National
Park calls for lifting of trade barriers
Published : Nov 17, 2015 - 17:39
Updated : Nov 17, 2015 - 17:46

President Park Geun-hye urged the leaders of advanced nations to lift protective measures and expand free trade to fight the prolonged economic and trade slowdown worldwide.

Citing South Korea as an example of global trade serving as a vehicle for rapid economic growth, Park said she was proposing to strengthen efforts to reduce trade barriers first to revitalize the sluggish economy.

“I recommend the G20 countries to make efforts to liberalize multilateral trade through bilateral or regional free trade pacts such as the TPP, and Korea will actively join the efforts,” she said during a working lunch, the last session of the G20 summit that ended Monday in Turkey.

Park holds flowers presented upon her arrival in Manila on Tuesday. (Yonhap)


Park’s mention of the Trans-Pacific Partnership comes as her government is testing the waters before deciding to join the Washington-led trade deal. She has already expressed Korea’s interest in joining the TPP during her trip to Washington last month amid widespread criticism of the country’s hesitance to participate in the U.S.-led trade bloc.

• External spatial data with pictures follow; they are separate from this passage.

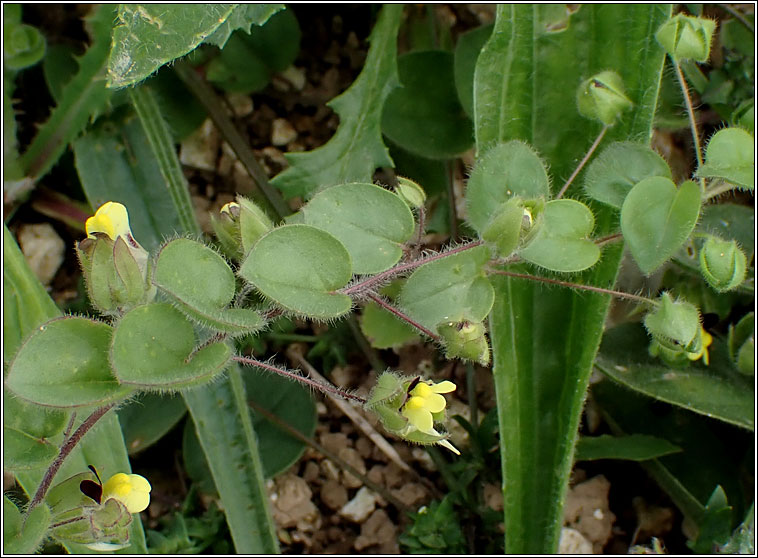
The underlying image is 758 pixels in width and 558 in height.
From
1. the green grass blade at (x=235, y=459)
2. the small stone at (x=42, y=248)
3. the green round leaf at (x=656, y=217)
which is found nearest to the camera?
the green round leaf at (x=656, y=217)

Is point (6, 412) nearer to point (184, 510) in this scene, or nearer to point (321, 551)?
point (184, 510)

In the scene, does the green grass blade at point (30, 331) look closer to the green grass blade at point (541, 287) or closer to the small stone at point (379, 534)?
the small stone at point (379, 534)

Park also stressed the importance of sharing the benefits of free trade, urging developing countries and small and medium enterprises to join global value chains -- where the different stages of production are located across numerous countries.

“It is important to establish partnerships on technological transfers between advanced and developing countries as well as large and medium-sized companies,” she said.

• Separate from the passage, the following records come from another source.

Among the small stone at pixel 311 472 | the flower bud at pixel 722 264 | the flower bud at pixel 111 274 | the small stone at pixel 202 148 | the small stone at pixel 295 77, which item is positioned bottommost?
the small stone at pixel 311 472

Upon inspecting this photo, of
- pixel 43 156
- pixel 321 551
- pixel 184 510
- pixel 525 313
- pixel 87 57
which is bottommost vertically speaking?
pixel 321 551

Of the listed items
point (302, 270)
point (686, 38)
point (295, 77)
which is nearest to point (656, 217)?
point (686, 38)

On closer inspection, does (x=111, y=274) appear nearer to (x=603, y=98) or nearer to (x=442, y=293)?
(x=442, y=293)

“South Korea has also been supporting developing countries in establishing technological standards and verification processes.”

The South Korean leader also urged advanced countries to be cautious in adjusting their monetary policies.

“The normalization of monetary policies of advanced countries should be adjusted in a careful and gradual manner by taking into account their impact on the world economy,” Park said.

The remarks came amid lingering worries over a potential U.S. Fed rate hike. But her top aide for economic affairs, An Chong-bum, said the issue was not on her mind when she delivered the speech.

Park also proposed to build a global financial safety net to stabilize the market during times of difficulties. She asked China to come up with an action plan on her vision by the time the country hosts the annual meeting next year.

Before wrapping up the two-day meeting, Park and other world leaders agreed to tackle issues regarding base erosion and profit shifting -- international tax avoidance techniques of high-profile multinationals that weaken a country’s tax base. The move is expected to ensure that the so-called Google tax will be levied against multinationals that try to avoid paying their dues in countries where they make profits.

Park also held a separate meeting with Indian Prime Minister Narendra Modi. The two leaders praised the efforts made for increasing the number of South Korean carriers connecting cities of India and Seoul. Modi has asked South Korean companies to take a larger role in India’s state-led campaign to revitalize its manufacturing industry, Cheong Wa Dae said.

Park arrived Tuesday in the Philippines, where she is set to meet leaders of the Asia-Pacific region on Wednesday for a two-day annual forum.

Leaders are expected to exchange their views on building inclusive and sustainable economies for the prosperity of the region. But with the forum taking place amid growing rivalry between Washington and Beijing, the central issue of discussions is widely expected to be the territorial disputes over the South China Sea.